Once upon a time, in a land that stretched from one great sea to another, half the elderly were poor. When their work life was done, they retreated into their rented room or their trailer, or their room at their children's home, or even the county poorhouse. Their rulers looked at their plight and concluded that, "at least one-half of the aged -- approximately eight million people -- cannot afford today decent housing, proper nutrition, adequate medical care . . . or necessary recreation."
And the name of this nation, and the unimaginably distant time when half the elderly lived this way? The United States of America in the year 1960.
We have come so far in such a short time that's it's hard for people who aren't seniors to imagine an America in which old age was all but synonymous with desperation. In 2003 just 10.2 percent of Americans aged 65 or older lived in poverty -- a figure two points lower than the national poverty rate of 12.4 percent. Once the age group with the highest rate of poverty, seniors have become the age group with the lowest rate.
There's no great mystery to unravel here. Above all, what changed the lives of America's senior citizens were the significant increases in Social Security benefits enacted in the 1960s and '70s, and the indexing of those benefits to average wage growth. But since the Bush administration is reportedly soon to propose ending that indexing, and replacing it with a different formula that would greatly reduce benefits, it's worth taking a moment to look back at senior poverty as it existed in the year of John F. Kennedy's election as president.

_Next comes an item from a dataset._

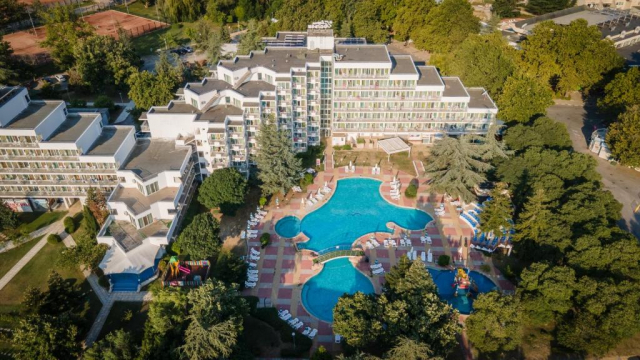 Paste cu All inclusive in Bulgaria la hotel Laguna Garden 4*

In 1960, when the Senate Subcommittee on the Problems of the Aged and Aging issued its report -- which is the source of the quotation in the first paragraph -- poverty among the elderly was pervasive. Two years earlier the Census Bureau had concluded that almost 60 percent of seniors had annual incomes under $1,000 a year, at a time when the government estimated an adequate yearly budget for a retired couple to be roughly $3,000. Family members and friends helped support seniors, of course, but the 1961 White House Conference on Aging concluded that that assistance amounted to just 10 percent of seniors' incomes -- and less than that, of course, among poorer families. The elderly received their Social Security checks, too, but they still amounted to chump change. In 1959 the average monthly check came to just $70.
I've culled these mournful numbers from Michael Harrington's 1962 classic exposé of destitution amid affluence, The Other America, a book that dared to propose that the nation could eliminate the poverty in its midst. The Other America was one factor that led Kennedy and Lyndon Johnson to initiate a war on poverty -- a major component of which was a war on senior poverty that included the establishment of Medicare and a vast expansion of Social Security. Forty years later the war on senior poverty stands as a stunning success.

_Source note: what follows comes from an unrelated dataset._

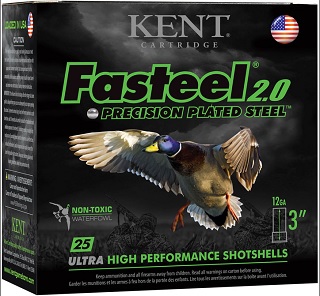 Kent - Fastesteel 2,0 - 12ga - 3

Today, however, the United States is governed by a president who is affronted by the very idea of a successful government program. According to a story in yesterday's Post, President Bush wants to change the Social Security indexing formula in a way that will reduce monthly payments by 32.5 percent by 2052 and 45.9 percent by 2075. Today a retiree receives a Social Security check that equals 42 percent of the average worker's wage; if Bush's plan is enacted, that check will shrink to just 20 percent of that wage.
Having tossed America's future seniors 100 feet overboard, the administration then proposes to toss them a 50-foot rope: They can invest a portion of their incomes in the stock market. Problem is, as a retirement system, the stock market offers nothing close to the security that Social Security offers. The lower a worker's income, moreover, the less he has to invest and the smaller his return will be. Social Security, by contrast, deliberately distributes its benefits to provide extra income to those recipients whose earnings were low.
Worse yet, the shift from Social Security to the stock market parallels a shift in employer-provided retirement plans. In 1980, 39 percent of American workers had defined-benefit pension plans; today just 21 percent do, as employers have shunted their employees into 401(k) investment plans. If Bush gets his way, both the government's retirement plan and employers' will be supplanted by plans based on stock performance. If Bush gets his way, his chief domestic achievement will be to have turned "secure retirement" into an oxymoron. And to have taken some sizable number of our seniors and plunged them back into an almost forgotten Other America.